• [課題 1]:
抜粋の「小児矯正後のリテーナーの必要性と正しい付け方」から「歯並びを長く維持しましょう。」までを、その両方も含めて一字も変えずに書き写して返してください。
• [課題 2]:
抜粋を読んで、次の問いに答えてください。
(a) リテーナーは、かっこの中で別に何と書かれていますか。
(b) 歯列矯正では、どこに圧力をかけて歯を動かしますか。
(c) 歯が元に戻ろうとする動きは何と呼ばれていますか。

• [抜粋]:
小児矯正後のリテーナーの必要性と正しい付け方
「小児矯正後のリテーナー装着は本当に必要なの?」と疑問に思う方もいらっしゃるでしょう。結論として、整った歯並びを維持するリテーナーは必要な装置です。
本コラムでは小児矯正後に付けるリテーナーの必要性と正しい付け方を解説します。リテーナーの必要性を理解して、きれいな歯並びを長く維持しましょう。
整った歯並びの維持にリテーナーは必要不可欠
後戻りを防ぐには、矯正装置で動かした歯並びを維持するリテーナー(保定装置)が必要不可欠です。
歯列矯正は、歯槽骨(歯の骨)に圧力をかけることで歯を動かします。矯正終了直後は、歯槽骨がまだ安定していません。したがって、「後戻り」と呼ばれる歯が元に戻ろうとする動きにより、整った歯並びが乱れる可能性があります。

保存済みの項目
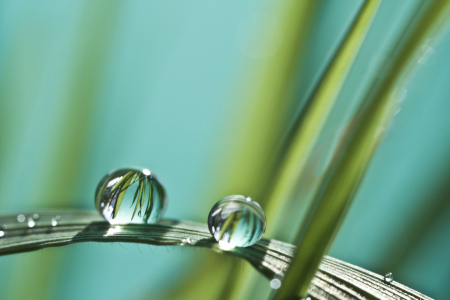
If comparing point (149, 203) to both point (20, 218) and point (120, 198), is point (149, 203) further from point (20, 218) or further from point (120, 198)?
point (20, 218)

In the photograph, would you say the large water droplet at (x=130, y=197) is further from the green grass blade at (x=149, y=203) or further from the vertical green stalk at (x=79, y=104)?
the vertical green stalk at (x=79, y=104)

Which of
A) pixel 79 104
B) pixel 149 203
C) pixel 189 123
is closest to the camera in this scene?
pixel 149 203

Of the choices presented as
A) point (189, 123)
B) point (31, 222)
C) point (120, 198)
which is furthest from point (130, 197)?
point (189, 123)

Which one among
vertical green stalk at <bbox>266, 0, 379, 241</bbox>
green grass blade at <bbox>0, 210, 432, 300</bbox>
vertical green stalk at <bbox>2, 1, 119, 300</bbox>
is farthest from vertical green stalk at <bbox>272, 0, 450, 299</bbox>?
vertical green stalk at <bbox>2, 1, 119, 300</bbox>

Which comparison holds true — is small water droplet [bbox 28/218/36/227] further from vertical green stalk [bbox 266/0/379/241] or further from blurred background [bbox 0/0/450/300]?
vertical green stalk [bbox 266/0/379/241]

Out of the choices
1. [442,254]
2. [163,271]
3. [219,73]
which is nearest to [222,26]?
[219,73]

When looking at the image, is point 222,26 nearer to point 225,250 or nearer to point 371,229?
point 371,229
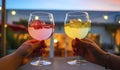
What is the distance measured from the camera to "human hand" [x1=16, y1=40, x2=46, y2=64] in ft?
4.47

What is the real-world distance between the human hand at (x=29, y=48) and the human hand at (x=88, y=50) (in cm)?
18

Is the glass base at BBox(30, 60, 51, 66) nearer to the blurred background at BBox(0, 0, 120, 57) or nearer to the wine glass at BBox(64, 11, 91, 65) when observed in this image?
the wine glass at BBox(64, 11, 91, 65)

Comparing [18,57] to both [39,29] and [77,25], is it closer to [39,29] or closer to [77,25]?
[39,29]

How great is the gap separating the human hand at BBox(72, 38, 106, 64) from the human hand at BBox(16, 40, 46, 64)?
179 mm

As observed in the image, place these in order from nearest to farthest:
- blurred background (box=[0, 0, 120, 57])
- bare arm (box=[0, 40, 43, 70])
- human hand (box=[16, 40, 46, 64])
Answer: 1. bare arm (box=[0, 40, 43, 70])
2. human hand (box=[16, 40, 46, 64])
3. blurred background (box=[0, 0, 120, 57])

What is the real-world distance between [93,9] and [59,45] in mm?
2087

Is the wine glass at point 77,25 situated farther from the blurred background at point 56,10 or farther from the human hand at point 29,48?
the blurred background at point 56,10

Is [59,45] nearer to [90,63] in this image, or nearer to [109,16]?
[109,16]

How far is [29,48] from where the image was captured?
4.60ft

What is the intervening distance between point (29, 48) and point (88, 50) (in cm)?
30

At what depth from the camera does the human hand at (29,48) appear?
1363mm

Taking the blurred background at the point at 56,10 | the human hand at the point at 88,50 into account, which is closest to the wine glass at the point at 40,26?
the human hand at the point at 88,50

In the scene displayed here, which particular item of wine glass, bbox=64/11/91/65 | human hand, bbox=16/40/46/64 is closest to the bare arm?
human hand, bbox=16/40/46/64

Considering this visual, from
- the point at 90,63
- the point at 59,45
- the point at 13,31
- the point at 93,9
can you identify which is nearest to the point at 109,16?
the point at 59,45
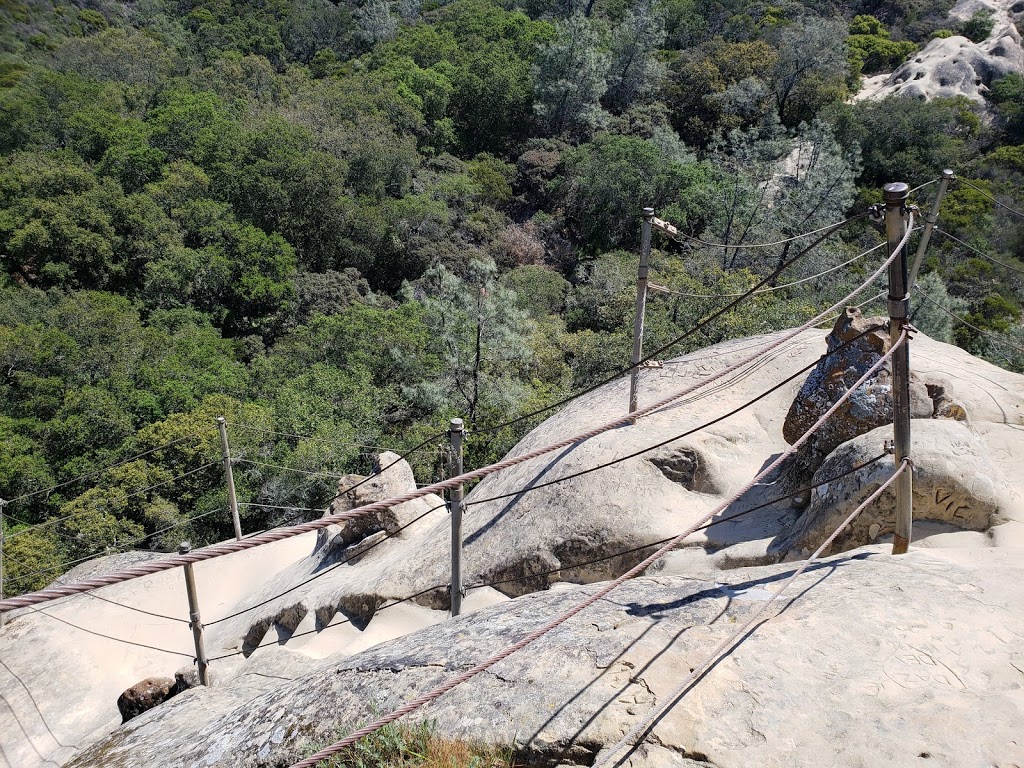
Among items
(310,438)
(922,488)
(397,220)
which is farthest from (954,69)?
(922,488)

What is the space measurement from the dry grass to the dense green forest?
974 cm

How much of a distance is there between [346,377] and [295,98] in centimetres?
3087

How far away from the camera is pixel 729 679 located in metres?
3.82

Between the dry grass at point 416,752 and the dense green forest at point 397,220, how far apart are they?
9744mm

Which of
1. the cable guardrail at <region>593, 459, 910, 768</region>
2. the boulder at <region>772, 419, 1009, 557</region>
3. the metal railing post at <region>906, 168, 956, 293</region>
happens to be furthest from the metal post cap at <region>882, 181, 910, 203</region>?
the metal railing post at <region>906, 168, 956, 293</region>

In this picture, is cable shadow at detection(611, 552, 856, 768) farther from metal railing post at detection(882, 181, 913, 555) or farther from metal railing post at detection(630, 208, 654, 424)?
metal railing post at detection(630, 208, 654, 424)

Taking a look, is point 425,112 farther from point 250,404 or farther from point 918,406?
point 918,406

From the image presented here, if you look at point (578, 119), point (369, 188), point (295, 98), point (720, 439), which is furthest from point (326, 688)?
point (295, 98)

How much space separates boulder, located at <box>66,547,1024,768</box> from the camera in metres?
3.42

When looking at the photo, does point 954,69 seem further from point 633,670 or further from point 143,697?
point 143,697

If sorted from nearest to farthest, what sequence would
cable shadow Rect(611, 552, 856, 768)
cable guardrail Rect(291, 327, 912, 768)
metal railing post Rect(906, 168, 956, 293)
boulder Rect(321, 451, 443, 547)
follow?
cable guardrail Rect(291, 327, 912, 768) → cable shadow Rect(611, 552, 856, 768) → metal railing post Rect(906, 168, 956, 293) → boulder Rect(321, 451, 443, 547)

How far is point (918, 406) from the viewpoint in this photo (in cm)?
677

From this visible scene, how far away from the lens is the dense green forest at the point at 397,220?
2045 centimetres

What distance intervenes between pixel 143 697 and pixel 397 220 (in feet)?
103
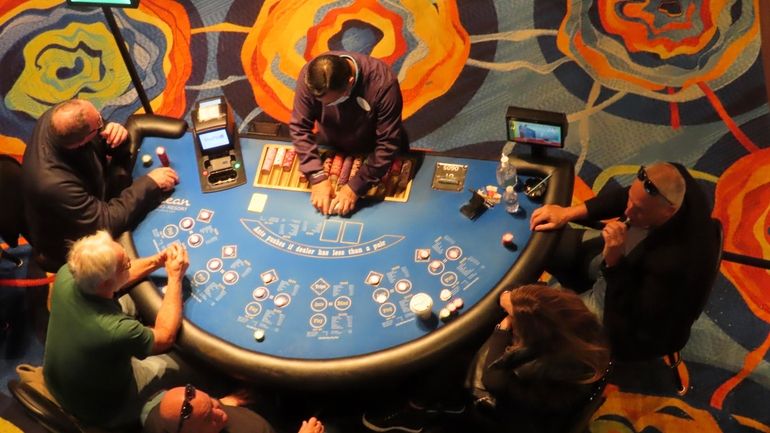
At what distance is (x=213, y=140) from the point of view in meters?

• [解答欄 1]:
小児矯正後のリテーナーの必要性と正しい付け方
「小児矯正後のリテーナー装着は本当に必要なの?」と疑問に思う方もいらっしゃるでしょう。結論として、整った歯並びを維持するリテーナーは必要な装置です。
本コラムでは小児矯正後に付けるリテーナーの必要性と正しい付け方を解説します。リテーナーの必要性を理解して、きれいな歯並びを長く維持しましょう。

• [解答欄 2]:
(a) 保定装置
(b) 歯槽骨(歯の骨)
(c) 後戻り